Placé en orbite du soleil en 2021 par la NASA, en collaboration avec les agences spatiales européenne et canadienne, le télescope James Webb photographie des étoiles situées à des années-lumière de la Terre. Il a notamment capturé le complexe nuageux Rho Ophiuchi (2023).
L’image obtenue est époustouflante, mais bien éloignée des données brutes de l’appareil qui enregistre en noir et blanc des lumières infrarouges invisibles à l’œil nu. Pour obtenir cette image, les scientifiques attribuent des filtres de couleurs aux différentes longueurs d’ondes infrarouges. Par exemple, les plus courtes sont associées au bleu et les plus longues au rouge. Une fois ce codage établi, des designers et des graphistes interviennent pour ajuster la colorimétrie, le cadrage et l’orientation de l’image. Ces choix réduisent l’immensité de l’univers à l’échelle de la perception humaine et construisent l’illusion d’une maitrise, voire d’un contrôle, du cosmos.

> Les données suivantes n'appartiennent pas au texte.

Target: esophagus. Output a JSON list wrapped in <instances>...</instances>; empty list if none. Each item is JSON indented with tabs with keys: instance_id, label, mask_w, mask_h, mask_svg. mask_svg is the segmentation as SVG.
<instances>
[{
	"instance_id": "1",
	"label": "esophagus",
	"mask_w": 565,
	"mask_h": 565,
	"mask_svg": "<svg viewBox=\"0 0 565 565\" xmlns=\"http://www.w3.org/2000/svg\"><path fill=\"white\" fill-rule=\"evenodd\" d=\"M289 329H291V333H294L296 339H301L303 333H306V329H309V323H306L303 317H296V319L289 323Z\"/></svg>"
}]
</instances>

Ainsi, les molécules de carbone prennent l’apparence d’un nuage épais et tumultueux, tandis que celles d’hydrogène s’érigent en un rocher rose incandescent. L’espace devient séduisant et s’apparente à un nouveau « paysage » sublime, dans la continuité des peintures romantiques du 19e siècle. Autrefois, c’était la puissance majestueuse des montagnes qui invitait à la conquête et à l’exploration ; aujourd’hui, le « territoire » fantasmé est la galaxie.
Mais cette esthétique n’est pas dénuée d’enjeux politiques. Ces images, loin d’être de simples restitutions objectives de données scientifiques, sont aussi des instruments de communication. Mettant en scène la puissance technologique des gouvernements qui les produisent et les diffusent, elles s’inscrivent dans une logique de conquête, héritée d’une longue tradition militaire. Elles sont d’ailleurs utilisées comme outil publicitaire par Northrop Grumman, concepteur du télescope et l’un des plus grands fabricants d’armement au monde.